▶ _Given problem_: Reproduce the data below verbatim from the line containing "How distant is" through its final line, and produce nothing more.

○ ○ ○

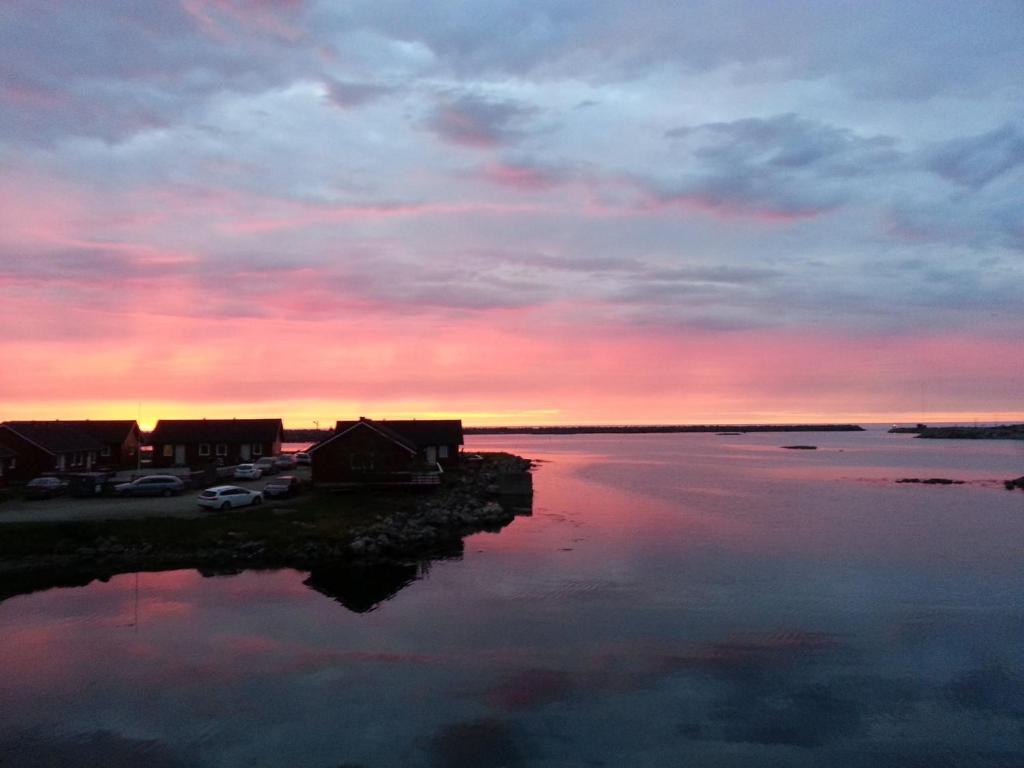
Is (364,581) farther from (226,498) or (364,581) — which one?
(226,498)

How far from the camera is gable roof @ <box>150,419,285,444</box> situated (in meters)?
79.7

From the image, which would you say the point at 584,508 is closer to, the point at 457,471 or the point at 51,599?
the point at 457,471

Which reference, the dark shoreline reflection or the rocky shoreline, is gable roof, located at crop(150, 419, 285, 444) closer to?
the rocky shoreline

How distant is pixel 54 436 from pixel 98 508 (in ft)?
76.5

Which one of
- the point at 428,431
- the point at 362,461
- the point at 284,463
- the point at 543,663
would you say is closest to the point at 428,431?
the point at 428,431

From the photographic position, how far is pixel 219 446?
263ft

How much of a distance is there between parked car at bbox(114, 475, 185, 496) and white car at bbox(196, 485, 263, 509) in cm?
711

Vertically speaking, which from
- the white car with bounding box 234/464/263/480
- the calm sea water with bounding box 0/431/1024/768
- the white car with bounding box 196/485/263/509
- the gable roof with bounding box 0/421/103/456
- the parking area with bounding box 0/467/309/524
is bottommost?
the calm sea water with bounding box 0/431/1024/768

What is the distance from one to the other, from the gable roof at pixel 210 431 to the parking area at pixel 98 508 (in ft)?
80.1

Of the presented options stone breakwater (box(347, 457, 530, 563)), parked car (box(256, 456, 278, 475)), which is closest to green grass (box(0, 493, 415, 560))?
stone breakwater (box(347, 457, 530, 563))

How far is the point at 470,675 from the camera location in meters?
24.8

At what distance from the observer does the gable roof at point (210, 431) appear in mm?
79688

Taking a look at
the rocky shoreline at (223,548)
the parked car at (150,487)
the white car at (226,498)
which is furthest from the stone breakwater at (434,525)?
the parked car at (150,487)

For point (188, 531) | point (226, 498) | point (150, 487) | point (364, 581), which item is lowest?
point (364, 581)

○ ○ ○

▶ _Finished task_:
How distant is pixel 54 436 from pixel 98 508 (in ft)?
76.5

Which one of
- the point at 428,431
- the point at 362,461
- the point at 284,463
- the point at 543,663
would you say is closest to the point at 428,431?
the point at 428,431

From the photographic position, how far is pixel 219 446?
263ft

How much of a distance is there between parked car at bbox(114, 475, 185, 496) and white car at bbox(196, 485, 263, 509) in cm?
711

Vertically speaking, which from
- the white car with bounding box 234/464/263/480
- the calm sea water with bounding box 0/431/1024/768
- the white car with bounding box 196/485/263/509
- the gable roof with bounding box 0/421/103/456
- the parking area with bounding box 0/467/309/524
is bottommost?
the calm sea water with bounding box 0/431/1024/768

What is the distance from one to the other, from the gable roof at pixel 210 431 to the parking area at pixel 98 508 (in ft)?
80.1

Of the presented options stone breakwater (box(347, 457, 530, 563)), parked car (box(256, 456, 278, 475)), which is closest to green grass (box(0, 493, 415, 560))?
stone breakwater (box(347, 457, 530, 563))

How far is the point at 470,675 from the camera location in meters?
24.8

At what distance from the observer does the gable roof at point (210, 431) appear in mm?
79688

Taking a look at
the rocky shoreline at (223,548)
the parked car at (150,487)
the white car at (226,498)
which is furthest from the stone breakwater at (434,525)?
the parked car at (150,487)

For point (188, 531) | point (226, 498) | point (150, 487) | point (364, 581), which item is lowest?
point (364, 581)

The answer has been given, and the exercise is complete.